The chief executive of the Prudential Regulation Authority has been asked to find out what the cost of implementing Solvency II was to the industry.

Andrew Bailey, who will take over as chief executive of the FCA once a replacement can be found for him at the PRA, was asked to look into the cost of Solvency II by the chairman of the Treasury select committee Andrew Tyrie.

The request came during a hearing on the costs and benefits of Britain’s membership of the European Union.

Solvency II is a European-wide regulation that specifies the levels of capital that insurance companies must hold and was more than 10 years in the making.

During the hearing Mr Tyrie said the introduction of Solvency II was an “abject lesson” in how not to introduce a law.

He said: “I do think it might be worth us knowing publicly what the cost was and if firms are able to make an estimate with your supervision of what they feel would have been necessary anyway.

“You made the valid point that some of this work was not wasted because we would have had to have done some of it anyway.”

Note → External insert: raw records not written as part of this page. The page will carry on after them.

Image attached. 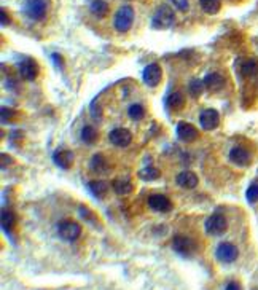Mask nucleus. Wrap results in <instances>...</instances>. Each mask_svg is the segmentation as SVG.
Here are the masks:
<instances>
[{
	"mask_svg": "<svg viewBox=\"0 0 258 290\" xmlns=\"http://www.w3.org/2000/svg\"><path fill=\"white\" fill-rule=\"evenodd\" d=\"M0 14H2V26H6V24H10V16H6V11L5 10L0 11Z\"/></svg>",
	"mask_w": 258,
	"mask_h": 290,
	"instance_id": "obj_37",
	"label": "nucleus"
},
{
	"mask_svg": "<svg viewBox=\"0 0 258 290\" xmlns=\"http://www.w3.org/2000/svg\"><path fill=\"white\" fill-rule=\"evenodd\" d=\"M88 188L96 198H104L109 191V183L106 180H91L88 183Z\"/></svg>",
	"mask_w": 258,
	"mask_h": 290,
	"instance_id": "obj_21",
	"label": "nucleus"
},
{
	"mask_svg": "<svg viewBox=\"0 0 258 290\" xmlns=\"http://www.w3.org/2000/svg\"><path fill=\"white\" fill-rule=\"evenodd\" d=\"M175 182L180 188L191 190L198 185V175L195 172H191V171H182L179 175L175 177Z\"/></svg>",
	"mask_w": 258,
	"mask_h": 290,
	"instance_id": "obj_16",
	"label": "nucleus"
},
{
	"mask_svg": "<svg viewBox=\"0 0 258 290\" xmlns=\"http://www.w3.org/2000/svg\"><path fill=\"white\" fill-rule=\"evenodd\" d=\"M175 21L174 10L169 5H161L156 13L153 14L151 26L155 29H169Z\"/></svg>",
	"mask_w": 258,
	"mask_h": 290,
	"instance_id": "obj_4",
	"label": "nucleus"
},
{
	"mask_svg": "<svg viewBox=\"0 0 258 290\" xmlns=\"http://www.w3.org/2000/svg\"><path fill=\"white\" fill-rule=\"evenodd\" d=\"M166 104L172 110H182L183 106H185V94H182L180 91L171 93V94H169L167 101H166Z\"/></svg>",
	"mask_w": 258,
	"mask_h": 290,
	"instance_id": "obj_22",
	"label": "nucleus"
},
{
	"mask_svg": "<svg viewBox=\"0 0 258 290\" xmlns=\"http://www.w3.org/2000/svg\"><path fill=\"white\" fill-rule=\"evenodd\" d=\"M80 138H82V141L88 145H91L96 142V139H98V131L94 130L93 126L86 125L82 128V133H80Z\"/></svg>",
	"mask_w": 258,
	"mask_h": 290,
	"instance_id": "obj_26",
	"label": "nucleus"
},
{
	"mask_svg": "<svg viewBox=\"0 0 258 290\" xmlns=\"http://www.w3.org/2000/svg\"><path fill=\"white\" fill-rule=\"evenodd\" d=\"M112 188H114V191L117 193V195L126 196L134 190V185H132L131 180L126 179V177H118V179H115L114 182H112Z\"/></svg>",
	"mask_w": 258,
	"mask_h": 290,
	"instance_id": "obj_18",
	"label": "nucleus"
},
{
	"mask_svg": "<svg viewBox=\"0 0 258 290\" xmlns=\"http://www.w3.org/2000/svg\"><path fill=\"white\" fill-rule=\"evenodd\" d=\"M171 2H172V5L179 11H188L190 10V2H188V0H171Z\"/></svg>",
	"mask_w": 258,
	"mask_h": 290,
	"instance_id": "obj_33",
	"label": "nucleus"
},
{
	"mask_svg": "<svg viewBox=\"0 0 258 290\" xmlns=\"http://www.w3.org/2000/svg\"><path fill=\"white\" fill-rule=\"evenodd\" d=\"M90 114H91V117L96 120V122L102 120V109H101L99 104H93V106L90 107Z\"/></svg>",
	"mask_w": 258,
	"mask_h": 290,
	"instance_id": "obj_34",
	"label": "nucleus"
},
{
	"mask_svg": "<svg viewBox=\"0 0 258 290\" xmlns=\"http://www.w3.org/2000/svg\"><path fill=\"white\" fill-rule=\"evenodd\" d=\"M128 117L134 120V122H139L145 117V109L142 104H131V106L128 107Z\"/></svg>",
	"mask_w": 258,
	"mask_h": 290,
	"instance_id": "obj_27",
	"label": "nucleus"
},
{
	"mask_svg": "<svg viewBox=\"0 0 258 290\" xmlns=\"http://www.w3.org/2000/svg\"><path fill=\"white\" fill-rule=\"evenodd\" d=\"M148 207L153 212L167 214L172 211V203L166 195H150L148 196Z\"/></svg>",
	"mask_w": 258,
	"mask_h": 290,
	"instance_id": "obj_12",
	"label": "nucleus"
},
{
	"mask_svg": "<svg viewBox=\"0 0 258 290\" xmlns=\"http://www.w3.org/2000/svg\"><path fill=\"white\" fill-rule=\"evenodd\" d=\"M142 78L147 86L155 88L159 85L161 78H163V70H161V66L156 62H151L148 66H145L143 72H142Z\"/></svg>",
	"mask_w": 258,
	"mask_h": 290,
	"instance_id": "obj_8",
	"label": "nucleus"
},
{
	"mask_svg": "<svg viewBox=\"0 0 258 290\" xmlns=\"http://www.w3.org/2000/svg\"><path fill=\"white\" fill-rule=\"evenodd\" d=\"M198 136H199V133L193 125H190V123L177 125V138H179L182 142H187V144L195 142L198 139Z\"/></svg>",
	"mask_w": 258,
	"mask_h": 290,
	"instance_id": "obj_14",
	"label": "nucleus"
},
{
	"mask_svg": "<svg viewBox=\"0 0 258 290\" xmlns=\"http://www.w3.org/2000/svg\"><path fill=\"white\" fill-rule=\"evenodd\" d=\"M238 255H239L238 247L231 243H222L219 244V247H217V251H215L217 260L222 263H233L238 259Z\"/></svg>",
	"mask_w": 258,
	"mask_h": 290,
	"instance_id": "obj_10",
	"label": "nucleus"
},
{
	"mask_svg": "<svg viewBox=\"0 0 258 290\" xmlns=\"http://www.w3.org/2000/svg\"><path fill=\"white\" fill-rule=\"evenodd\" d=\"M90 11L93 16H96V18L102 19V18H106L109 13V3L106 0H93L90 5Z\"/></svg>",
	"mask_w": 258,
	"mask_h": 290,
	"instance_id": "obj_20",
	"label": "nucleus"
},
{
	"mask_svg": "<svg viewBox=\"0 0 258 290\" xmlns=\"http://www.w3.org/2000/svg\"><path fill=\"white\" fill-rule=\"evenodd\" d=\"M58 235L61 239L67 241V243H74V241L82 236V227L74 220H62L58 225Z\"/></svg>",
	"mask_w": 258,
	"mask_h": 290,
	"instance_id": "obj_6",
	"label": "nucleus"
},
{
	"mask_svg": "<svg viewBox=\"0 0 258 290\" xmlns=\"http://www.w3.org/2000/svg\"><path fill=\"white\" fill-rule=\"evenodd\" d=\"M204 85L211 93H219L225 88V78L219 72H212V74H207L204 77Z\"/></svg>",
	"mask_w": 258,
	"mask_h": 290,
	"instance_id": "obj_15",
	"label": "nucleus"
},
{
	"mask_svg": "<svg viewBox=\"0 0 258 290\" xmlns=\"http://www.w3.org/2000/svg\"><path fill=\"white\" fill-rule=\"evenodd\" d=\"M0 114H2V123L13 122V118L16 117V112L13 109H10V107H2Z\"/></svg>",
	"mask_w": 258,
	"mask_h": 290,
	"instance_id": "obj_32",
	"label": "nucleus"
},
{
	"mask_svg": "<svg viewBox=\"0 0 258 290\" xmlns=\"http://www.w3.org/2000/svg\"><path fill=\"white\" fill-rule=\"evenodd\" d=\"M16 223V217L11 211H2V230L6 233V235H11V230Z\"/></svg>",
	"mask_w": 258,
	"mask_h": 290,
	"instance_id": "obj_23",
	"label": "nucleus"
},
{
	"mask_svg": "<svg viewBox=\"0 0 258 290\" xmlns=\"http://www.w3.org/2000/svg\"><path fill=\"white\" fill-rule=\"evenodd\" d=\"M161 175V172L158 171L156 167H153V166H148V167H143L139 171V177L142 180L145 182H150V180H156L158 177Z\"/></svg>",
	"mask_w": 258,
	"mask_h": 290,
	"instance_id": "obj_28",
	"label": "nucleus"
},
{
	"mask_svg": "<svg viewBox=\"0 0 258 290\" xmlns=\"http://www.w3.org/2000/svg\"><path fill=\"white\" fill-rule=\"evenodd\" d=\"M172 249L179 255L185 257V259H191V257L198 252V244H196V241L190 236L175 235L172 238Z\"/></svg>",
	"mask_w": 258,
	"mask_h": 290,
	"instance_id": "obj_2",
	"label": "nucleus"
},
{
	"mask_svg": "<svg viewBox=\"0 0 258 290\" xmlns=\"http://www.w3.org/2000/svg\"><path fill=\"white\" fill-rule=\"evenodd\" d=\"M225 290H243V287H241V284L236 283V281H231V283L227 284V289Z\"/></svg>",
	"mask_w": 258,
	"mask_h": 290,
	"instance_id": "obj_36",
	"label": "nucleus"
},
{
	"mask_svg": "<svg viewBox=\"0 0 258 290\" xmlns=\"http://www.w3.org/2000/svg\"><path fill=\"white\" fill-rule=\"evenodd\" d=\"M78 212H80V217H82V219H85V222H90L91 225H94V227H98L99 219H98V215H96L90 207H86V206H80Z\"/></svg>",
	"mask_w": 258,
	"mask_h": 290,
	"instance_id": "obj_29",
	"label": "nucleus"
},
{
	"mask_svg": "<svg viewBox=\"0 0 258 290\" xmlns=\"http://www.w3.org/2000/svg\"><path fill=\"white\" fill-rule=\"evenodd\" d=\"M90 169L96 174H106L109 171V163H107V158L101 155V153H96L93 155L91 161H90Z\"/></svg>",
	"mask_w": 258,
	"mask_h": 290,
	"instance_id": "obj_19",
	"label": "nucleus"
},
{
	"mask_svg": "<svg viewBox=\"0 0 258 290\" xmlns=\"http://www.w3.org/2000/svg\"><path fill=\"white\" fill-rule=\"evenodd\" d=\"M109 141L112 145H115V147L125 148L132 142V134L129 130H126V128H115V130H112L109 133Z\"/></svg>",
	"mask_w": 258,
	"mask_h": 290,
	"instance_id": "obj_9",
	"label": "nucleus"
},
{
	"mask_svg": "<svg viewBox=\"0 0 258 290\" xmlns=\"http://www.w3.org/2000/svg\"><path fill=\"white\" fill-rule=\"evenodd\" d=\"M48 0H26L24 2V13L32 21H43L48 14Z\"/></svg>",
	"mask_w": 258,
	"mask_h": 290,
	"instance_id": "obj_3",
	"label": "nucleus"
},
{
	"mask_svg": "<svg viewBox=\"0 0 258 290\" xmlns=\"http://www.w3.org/2000/svg\"><path fill=\"white\" fill-rule=\"evenodd\" d=\"M241 72H243L244 77H254L258 72V64L255 61H246L241 67Z\"/></svg>",
	"mask_w": 258,
	"mask_h": 290,
	"instance_id": "obj_30",
	"label": "nucleus"
},
{
	"mask_svg": "<svg viewBox=\"0 0 258 290\" xmlns=\"http://www.w3.org/2000/svg\"><path fill=\"white\" fill-rule=\"evenodd\" d=\"M51 59L54 61L56 67H59V69H62V67H64V62H62L61 54H58V53H53V54H51Z\"/></svg>",
	"mask_w": 258,
	"mask_h": 290,
	"instance_id": "obj_35",
	"label": "nucleus"
},
{
	"mask_svg": "<svg viewBox=\"0 0 258 290\" xmlns=\"http://www.w3.org/2000/svg\"><path fill=\"white\" fill-rule=\"evenodd\" d=\"M199 125L206 131H212L220 125V115L215 109H206L203 114L199 115Z\"/></svg>",
	"mask_w": 258,
	"mask_h": 290,
	"instance_id": "obj_13",
	"label": "nucleus"
},
{
	"mask_svg": "<svg viewBox=\"0 0 258 290\" xmlns=\"http://www.w3.org/2000/svg\"><path fill=\"white\" fill-rule=\"evenodd\" d=\"M228 228V220L223 214H212L204 222V230L211 236H220Z\"/></svg>",
	"mask_w": 258,
	"mask_h": 290,
	"instance_id": "obj_5",
	"label": "nucleus"
},
{
	"mask_svg": "<svg viewBox=\"0 0 258 290\" xmlns=\"http://www.w3.org/2000/svg\"><path fill=\"white\" fill-rule=\"evenodd\" d=\"M199 5L203 8V11L207 14H217L222 8L220 0H199Z\"/></svg>",
	"mask_w": 258,
	"mask_h": 290,
	"instance_id": "obj_24",
	"label": "nucleus"
},
{
	"mask_svg": "<svg viewBox=\"0 0 258 290\" xmlns=\"http://www.w3.org/2000/svg\"><path fill=\"white\" fill-rule=\"evenodd\" d=\"M134 22V8L131 5H122L114 16V27L120 34H125L132 27Z\"/></svg>",
	"mask_w": 258,
	"mask_h": 290,
	"instance_id": "obj_1",
	"label": "nucleus"
},
{
	"mask_svg": "<svg viewBox=\"0 0 258 290\" xmlns=\"http://www.w3.org/2000/svg\"><path fill=\"white\" fill-rule=\"evenodd\" d=\"M204 88H206V85H204V80L195 78V80H191V82H190V85H188V93H190V96H191V98L198 99L199 96L203 94Z\"/></svg>",
	"mask_w": 258,
	"mask_h": 290,
	"instance_id": "obj_25",
	"label": "nucleus"
},
{
	"mask_svg": "<svg viewBox=\"0 0 258 290\" xmlns=\"http://www.w3.org/2000/svg\"><path fill=\"white\" fill-rule=\"evenodd\" d=\"M38 72H40L38 64L32 58H24L18 62V74L22 80H26V82H32V80H35L37 75H38Z\"/></svg>",
	"mask_w": 258,
	"mask_h": 290,
	"instance_id": "obj_7",
	"label": "nucleus"
},
{
	"mask_svg": "<svg viewBox=\"0 0 258 290\" xmlns=\"http://www.w3.org/2000/svg\"><path fill=\"white\" fill-rule=\"evenodd\" d=\"M230 161L233 164H236L239 167H246L252 163V155L251 151H249L247 148L241 147V145H236V147H233L230 150V155H228Z\"/></svg>",
	"mask_w": 258,
	"mask_h": 290,
	"instance_id": "obj_11",
	"label": "nucleus"
},
{
	"mask_svg": "<svg viewBox=\"0 0 258 290\" xmlns=\"http://www.w3.org/2000/svg\"><path fill=\"white\" fill-rule=\"evenodd\" d=\"M246 196H247V201L251 204H255L258 203V183L254 182L251 187L247 188V193H246Z\"/></svg>",
	"mask_w": 258,
	"mask_h": 290,
	"instance_id": "obj_31",
	"label": "nucleus"
},
{
	"mask_svg": "<svg viewBox=\"0 0 258 290\" xmlns=\"http://www.w3.org/2000/svg\"><path fill=\"white\" fill-rule=\"evenodd\" d=\"M53 161L58 167L69 169L72 164H74V153H72L70 150H58L53 155Z\"/></svg>",
	"mask_w": 258,
	"mask_h": 290,
	"instance_id": "obj_17",
	"label": "nucleus"
}]
</instances>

Mr Bailey said the issue with the introduction of Solvency II - which came into effect at the beginning of last month - was not necessarily the cost.

He said: “It went on for a very long time. The problem was that there were many false dawns in terms of when it would end and move into implementation.

“The consequence of that was that a lot of pressure was put on to implement before the thing was ended.

“The thing was only neded not that long ago actually.”

Despite this Mr Bailey added that there are “unintended consequences” in the regulation which still need to be ironed out.

Mr Bailey told the committee that the FSA spent £105m on the introduction of Solvency II and said that while he did not know how much the industry as a whole had spent it could be “billions”.